> Requirement
Please count the lines in the rows below that contain the string "drawer", with case counting, and reply with the number alone.

> Records to process
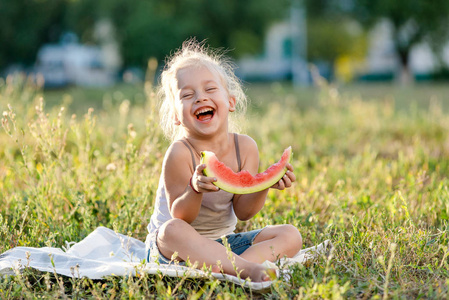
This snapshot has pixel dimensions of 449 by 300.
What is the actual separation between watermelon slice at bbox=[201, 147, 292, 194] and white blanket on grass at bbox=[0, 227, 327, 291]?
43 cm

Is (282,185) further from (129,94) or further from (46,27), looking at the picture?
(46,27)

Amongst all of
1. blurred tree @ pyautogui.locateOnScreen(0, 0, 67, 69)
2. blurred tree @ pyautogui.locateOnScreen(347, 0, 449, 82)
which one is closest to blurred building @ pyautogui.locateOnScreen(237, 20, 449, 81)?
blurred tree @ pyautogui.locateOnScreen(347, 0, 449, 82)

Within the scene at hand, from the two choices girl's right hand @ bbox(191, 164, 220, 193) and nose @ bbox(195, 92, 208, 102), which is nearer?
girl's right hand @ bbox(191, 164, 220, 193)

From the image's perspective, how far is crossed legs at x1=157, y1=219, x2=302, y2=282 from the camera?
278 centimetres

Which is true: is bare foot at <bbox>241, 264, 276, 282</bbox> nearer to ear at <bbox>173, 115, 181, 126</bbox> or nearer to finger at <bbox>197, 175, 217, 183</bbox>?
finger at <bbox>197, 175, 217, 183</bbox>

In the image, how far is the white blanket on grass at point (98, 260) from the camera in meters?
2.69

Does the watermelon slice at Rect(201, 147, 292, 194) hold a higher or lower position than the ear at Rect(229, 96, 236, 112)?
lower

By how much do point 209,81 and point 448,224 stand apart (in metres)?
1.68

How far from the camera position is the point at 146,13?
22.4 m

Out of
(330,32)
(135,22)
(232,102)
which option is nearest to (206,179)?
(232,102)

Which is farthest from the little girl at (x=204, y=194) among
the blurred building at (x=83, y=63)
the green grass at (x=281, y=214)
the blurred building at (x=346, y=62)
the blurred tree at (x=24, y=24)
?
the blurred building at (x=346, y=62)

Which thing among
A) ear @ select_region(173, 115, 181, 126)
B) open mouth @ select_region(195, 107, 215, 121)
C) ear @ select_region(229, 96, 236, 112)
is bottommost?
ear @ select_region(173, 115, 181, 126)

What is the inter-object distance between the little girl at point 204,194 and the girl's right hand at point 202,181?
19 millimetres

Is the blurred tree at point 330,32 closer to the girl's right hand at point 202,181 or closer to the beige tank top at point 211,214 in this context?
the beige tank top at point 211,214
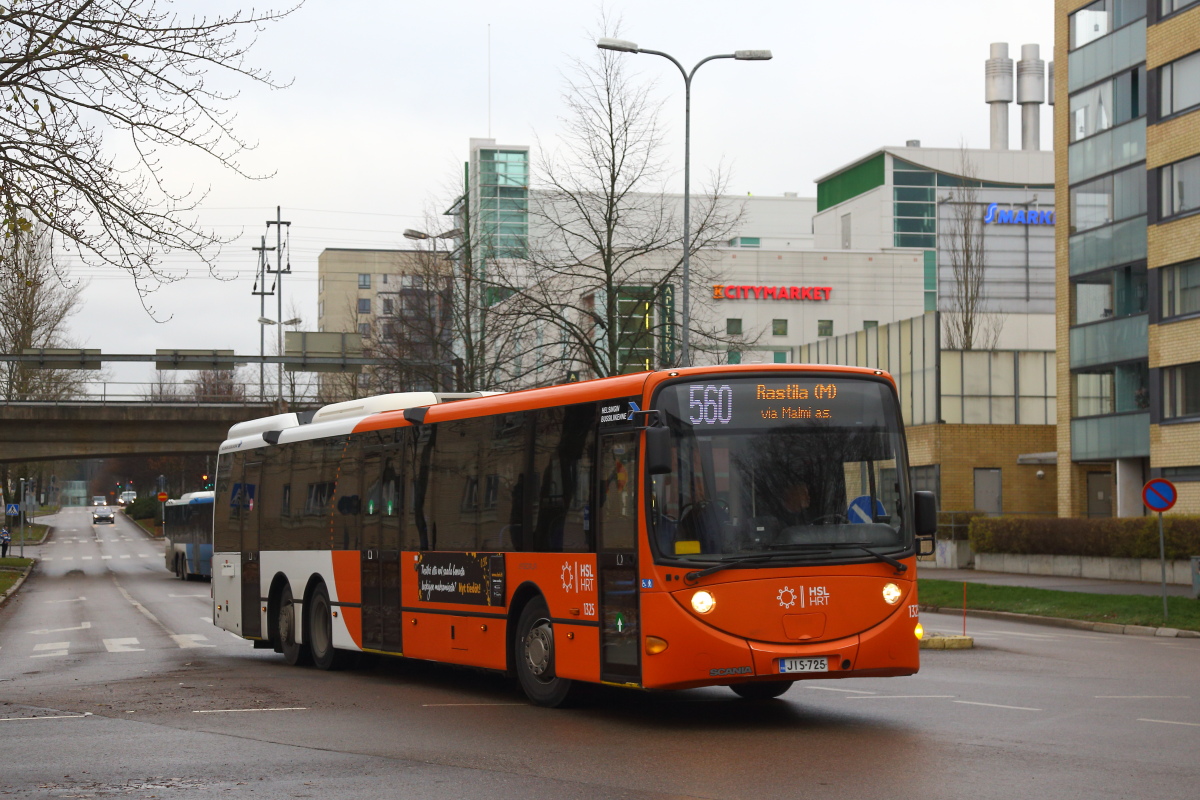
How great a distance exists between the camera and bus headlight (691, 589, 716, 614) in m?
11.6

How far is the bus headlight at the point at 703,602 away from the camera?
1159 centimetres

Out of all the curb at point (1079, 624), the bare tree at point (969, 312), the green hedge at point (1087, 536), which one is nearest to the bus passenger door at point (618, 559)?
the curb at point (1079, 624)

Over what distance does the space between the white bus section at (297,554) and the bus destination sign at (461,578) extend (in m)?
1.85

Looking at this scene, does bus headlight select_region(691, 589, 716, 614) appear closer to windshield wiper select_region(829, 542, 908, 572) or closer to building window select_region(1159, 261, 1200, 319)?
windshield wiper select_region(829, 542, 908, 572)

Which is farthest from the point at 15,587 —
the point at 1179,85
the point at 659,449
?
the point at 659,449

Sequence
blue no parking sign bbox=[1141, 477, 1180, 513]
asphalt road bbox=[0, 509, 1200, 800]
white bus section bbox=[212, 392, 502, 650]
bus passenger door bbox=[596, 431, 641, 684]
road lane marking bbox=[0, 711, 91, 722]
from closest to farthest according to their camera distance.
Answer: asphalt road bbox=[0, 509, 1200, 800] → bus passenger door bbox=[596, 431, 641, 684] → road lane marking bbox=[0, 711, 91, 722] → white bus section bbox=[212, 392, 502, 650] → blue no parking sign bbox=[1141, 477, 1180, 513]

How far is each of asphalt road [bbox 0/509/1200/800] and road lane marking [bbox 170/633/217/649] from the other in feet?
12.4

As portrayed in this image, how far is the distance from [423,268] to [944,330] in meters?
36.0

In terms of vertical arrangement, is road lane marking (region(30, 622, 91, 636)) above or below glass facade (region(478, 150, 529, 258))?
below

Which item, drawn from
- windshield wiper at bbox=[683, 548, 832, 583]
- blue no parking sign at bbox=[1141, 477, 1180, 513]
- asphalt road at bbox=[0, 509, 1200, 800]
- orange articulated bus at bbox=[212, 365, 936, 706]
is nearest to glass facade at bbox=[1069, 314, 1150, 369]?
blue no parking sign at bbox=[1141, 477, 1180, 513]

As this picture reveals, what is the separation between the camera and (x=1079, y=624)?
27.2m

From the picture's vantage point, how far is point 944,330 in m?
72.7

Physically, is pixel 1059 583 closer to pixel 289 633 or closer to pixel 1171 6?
* * *
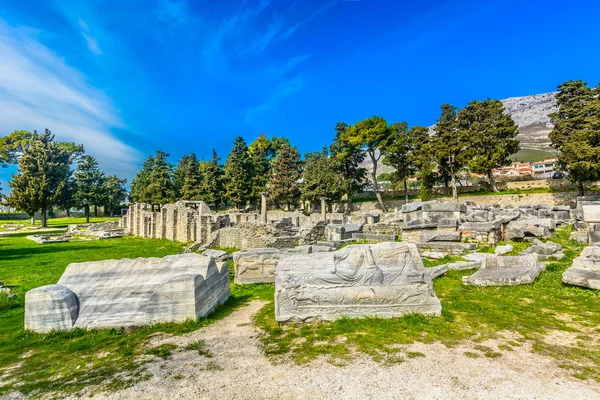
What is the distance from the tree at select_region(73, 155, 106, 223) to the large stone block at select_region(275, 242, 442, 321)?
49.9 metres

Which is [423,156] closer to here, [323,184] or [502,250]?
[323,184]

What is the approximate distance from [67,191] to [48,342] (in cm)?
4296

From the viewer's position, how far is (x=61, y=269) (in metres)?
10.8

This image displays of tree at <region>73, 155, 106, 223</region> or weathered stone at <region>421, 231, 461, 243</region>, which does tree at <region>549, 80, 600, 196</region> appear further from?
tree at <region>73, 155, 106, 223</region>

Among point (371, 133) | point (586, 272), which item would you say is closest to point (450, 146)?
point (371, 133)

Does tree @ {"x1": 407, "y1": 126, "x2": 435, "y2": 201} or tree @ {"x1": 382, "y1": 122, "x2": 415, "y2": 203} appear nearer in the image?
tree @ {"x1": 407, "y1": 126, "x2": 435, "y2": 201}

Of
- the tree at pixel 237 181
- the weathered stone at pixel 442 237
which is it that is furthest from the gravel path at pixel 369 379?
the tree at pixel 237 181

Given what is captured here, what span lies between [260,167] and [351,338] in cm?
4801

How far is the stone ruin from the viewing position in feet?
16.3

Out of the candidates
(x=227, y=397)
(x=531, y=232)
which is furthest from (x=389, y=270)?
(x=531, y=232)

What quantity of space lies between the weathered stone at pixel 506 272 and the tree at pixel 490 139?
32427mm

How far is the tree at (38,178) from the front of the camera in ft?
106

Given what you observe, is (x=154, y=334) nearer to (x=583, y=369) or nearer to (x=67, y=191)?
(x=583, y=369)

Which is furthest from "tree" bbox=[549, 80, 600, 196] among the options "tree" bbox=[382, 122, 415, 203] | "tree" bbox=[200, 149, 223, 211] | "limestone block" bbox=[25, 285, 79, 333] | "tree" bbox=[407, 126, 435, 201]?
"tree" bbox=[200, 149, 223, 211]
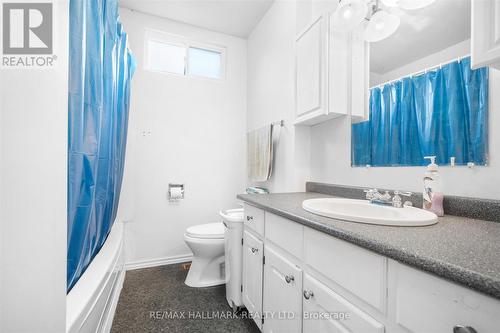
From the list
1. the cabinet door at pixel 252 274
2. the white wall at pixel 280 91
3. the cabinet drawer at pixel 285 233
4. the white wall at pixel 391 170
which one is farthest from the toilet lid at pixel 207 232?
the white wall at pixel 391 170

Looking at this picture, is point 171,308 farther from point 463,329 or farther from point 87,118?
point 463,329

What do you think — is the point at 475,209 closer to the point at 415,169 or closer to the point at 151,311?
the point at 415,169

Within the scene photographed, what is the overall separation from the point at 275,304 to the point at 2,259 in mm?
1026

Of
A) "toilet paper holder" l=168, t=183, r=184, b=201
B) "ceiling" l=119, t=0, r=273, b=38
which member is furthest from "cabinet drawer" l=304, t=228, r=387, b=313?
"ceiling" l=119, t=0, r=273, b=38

> Output below
2